Columbus drug counselor and psychiatrist Dr. Alvin Pelt has an additional observation.
“If you look at the age-groups, most of the African American community that is addicted to opiates are older. Baby boomers," he said. "So, they've been using for the better part of 30 years, 40 years. But the new users, by and large, are Caucasian folk."
Pelt says heroin dealers go where the money is, which he says explains the growth of the opiate and overdose epidemic in the suburbs.
Pelt says even though a growing number of blacks are becoming addicted to opiates, he says the biggest drug in the black community remains alcohol.
"The whole concept of malt liquor," says Pelt. “When I moved down from Detroit, I moved into the Worthington area, you could not find malt liquor in stores because they didn't sell it. It was only in central areas, predominantly African-American communities where they sold malt liquor.”
A recovering black heroin addict that I spoke with at one of the treatment centers where Dr. Pelt works, told me his drinking problem led him to opiates.
He said it wasn’t until he wanted to try something heavier that he was introduced to heroin. He stayed addicted to heroin for three and a half years.
After getting into a treatment program, he’s been clean and sober for a year.
Getting African Americans into treatment can be a hard sell, according to Earl Jennings of Eden Counseling Services.

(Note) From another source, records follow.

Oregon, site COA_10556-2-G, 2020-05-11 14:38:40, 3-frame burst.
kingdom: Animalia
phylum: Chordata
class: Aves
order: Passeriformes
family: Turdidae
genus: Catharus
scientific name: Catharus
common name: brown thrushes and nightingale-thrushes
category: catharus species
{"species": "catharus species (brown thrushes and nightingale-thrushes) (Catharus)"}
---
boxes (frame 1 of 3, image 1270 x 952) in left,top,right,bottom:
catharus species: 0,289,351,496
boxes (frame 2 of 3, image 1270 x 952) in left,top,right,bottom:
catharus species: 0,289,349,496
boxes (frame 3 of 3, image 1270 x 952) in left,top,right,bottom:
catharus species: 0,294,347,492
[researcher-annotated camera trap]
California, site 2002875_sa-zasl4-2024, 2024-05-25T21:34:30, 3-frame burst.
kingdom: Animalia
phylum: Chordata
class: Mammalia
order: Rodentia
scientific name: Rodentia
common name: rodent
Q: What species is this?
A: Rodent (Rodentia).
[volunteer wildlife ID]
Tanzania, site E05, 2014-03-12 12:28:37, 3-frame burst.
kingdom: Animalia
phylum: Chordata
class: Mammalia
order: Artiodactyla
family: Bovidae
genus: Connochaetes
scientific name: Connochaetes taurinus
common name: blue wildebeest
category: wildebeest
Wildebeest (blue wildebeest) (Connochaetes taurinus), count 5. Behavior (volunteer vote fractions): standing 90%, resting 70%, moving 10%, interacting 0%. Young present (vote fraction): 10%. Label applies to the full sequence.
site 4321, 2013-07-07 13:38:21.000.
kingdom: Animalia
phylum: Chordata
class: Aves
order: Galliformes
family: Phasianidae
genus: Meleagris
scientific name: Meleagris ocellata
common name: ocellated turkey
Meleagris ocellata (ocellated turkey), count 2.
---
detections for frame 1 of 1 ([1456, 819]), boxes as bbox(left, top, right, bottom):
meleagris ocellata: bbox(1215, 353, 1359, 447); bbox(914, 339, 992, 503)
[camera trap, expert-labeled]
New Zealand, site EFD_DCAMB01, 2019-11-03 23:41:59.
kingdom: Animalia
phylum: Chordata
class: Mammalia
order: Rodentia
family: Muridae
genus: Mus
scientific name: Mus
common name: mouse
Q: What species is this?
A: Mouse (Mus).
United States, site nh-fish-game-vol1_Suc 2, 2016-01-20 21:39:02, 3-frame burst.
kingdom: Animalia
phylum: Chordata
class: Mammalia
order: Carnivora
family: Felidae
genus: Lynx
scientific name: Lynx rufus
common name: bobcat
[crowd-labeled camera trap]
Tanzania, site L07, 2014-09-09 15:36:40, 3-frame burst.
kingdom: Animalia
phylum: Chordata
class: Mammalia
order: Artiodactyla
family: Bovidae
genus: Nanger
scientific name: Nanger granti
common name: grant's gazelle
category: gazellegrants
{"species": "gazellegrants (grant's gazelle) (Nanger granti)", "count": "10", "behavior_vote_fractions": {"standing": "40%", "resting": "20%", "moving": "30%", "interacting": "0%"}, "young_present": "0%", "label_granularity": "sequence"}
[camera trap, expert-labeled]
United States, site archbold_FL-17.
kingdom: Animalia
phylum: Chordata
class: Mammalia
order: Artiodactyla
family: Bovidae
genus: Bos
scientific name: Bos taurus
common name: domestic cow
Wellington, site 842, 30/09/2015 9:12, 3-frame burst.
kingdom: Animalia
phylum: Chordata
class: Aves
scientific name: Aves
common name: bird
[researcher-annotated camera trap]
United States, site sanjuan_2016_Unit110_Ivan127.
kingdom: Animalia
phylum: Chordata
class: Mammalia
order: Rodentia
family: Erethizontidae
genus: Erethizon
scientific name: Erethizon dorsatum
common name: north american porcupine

He says some black addicts aren’t always receptive to treatment.
“I'll give you an example,” says Jennings. "My mother died of cirrhosis of the liver at age 55. Alcohol into cirrhosis. And when I used to talk to her, 'Mom, go get help, she said, 'I'm not like those other people. I don't need help.”
Jennings blames her death on a cultural barrier to treatment that he wants to see ended.
“It becomes our role in the black community is to help folks feel comfortable about reaching out and saying, 'I need help,'" he said.